→ Task item: Extract from the listing below, without alteration, the lines that begin at the one containing "ディオール Dior ルージュ" and end after the one containing "Captura de pantalla". Omit the pictures from your answer.
─── Source data ───
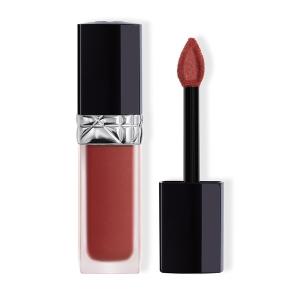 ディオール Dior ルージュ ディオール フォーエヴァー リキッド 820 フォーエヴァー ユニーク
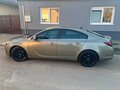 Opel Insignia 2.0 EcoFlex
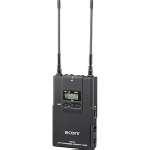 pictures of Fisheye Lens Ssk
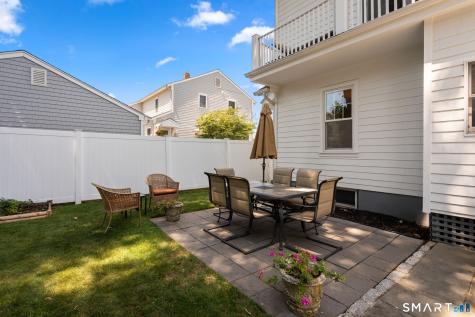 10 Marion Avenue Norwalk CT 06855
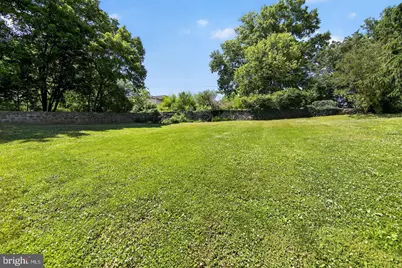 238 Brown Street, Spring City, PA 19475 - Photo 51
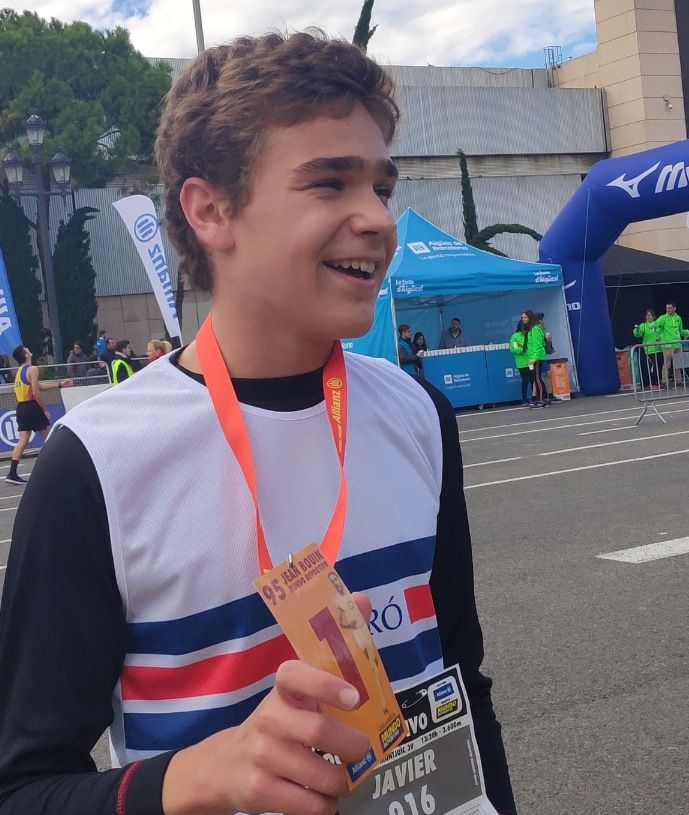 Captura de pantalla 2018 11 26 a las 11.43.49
───
─── Source data ───
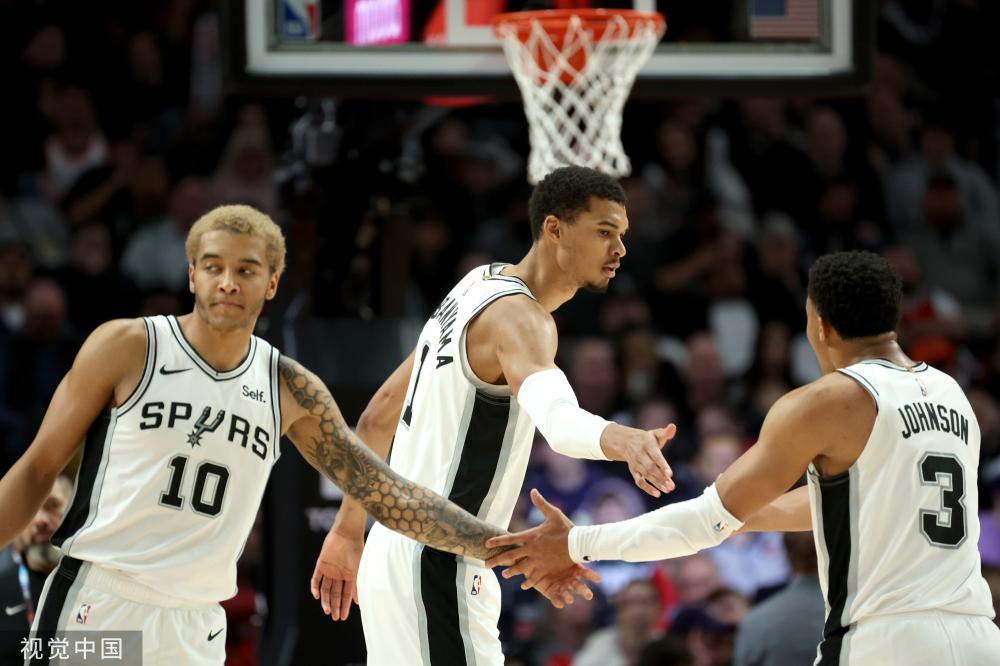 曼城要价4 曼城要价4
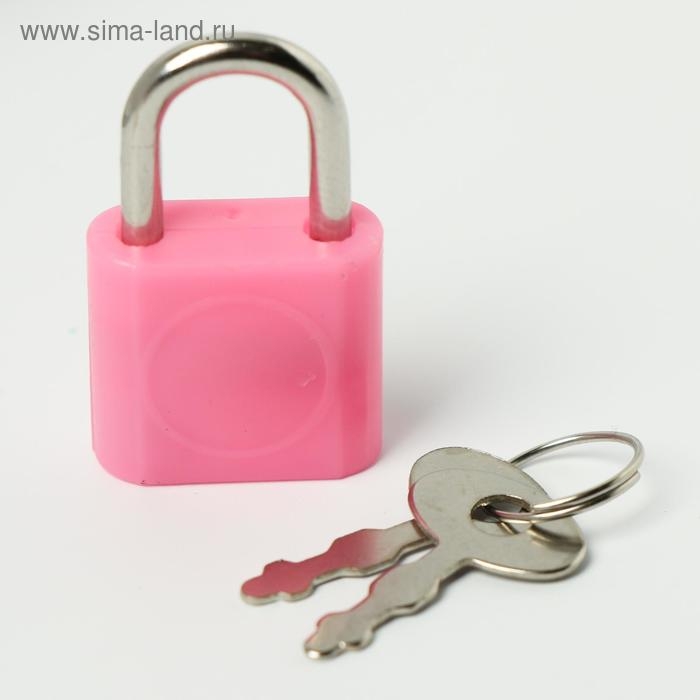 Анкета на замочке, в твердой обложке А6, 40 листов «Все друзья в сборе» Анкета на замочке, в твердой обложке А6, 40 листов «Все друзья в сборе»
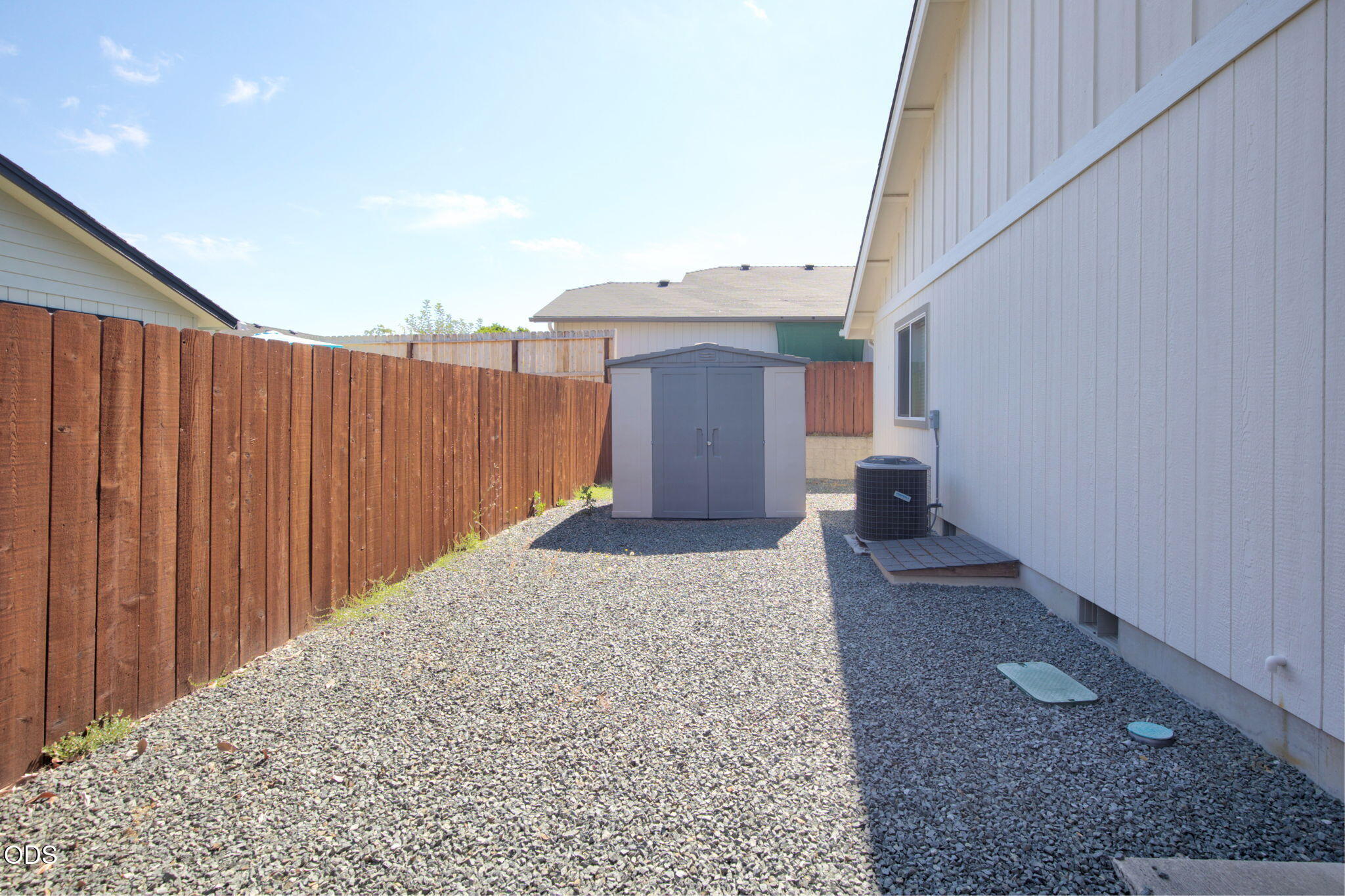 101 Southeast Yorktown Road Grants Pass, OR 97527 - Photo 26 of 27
───
→ Expected output:
 ディオール Dior ルージュ ディオール フォーエヴァー リキッド 820 フォーエヴァー ユニーク
 Opel Insignia 2.0 EcoFlex
 pictures of Fisheye Lens Ssk
 10 Marion Avenue Norwalk CT 06855
 238 Brown Street, Spring City, PA 19475 - Photo 51
 Captura de pantalla 2018 11 26 a las 11.43.49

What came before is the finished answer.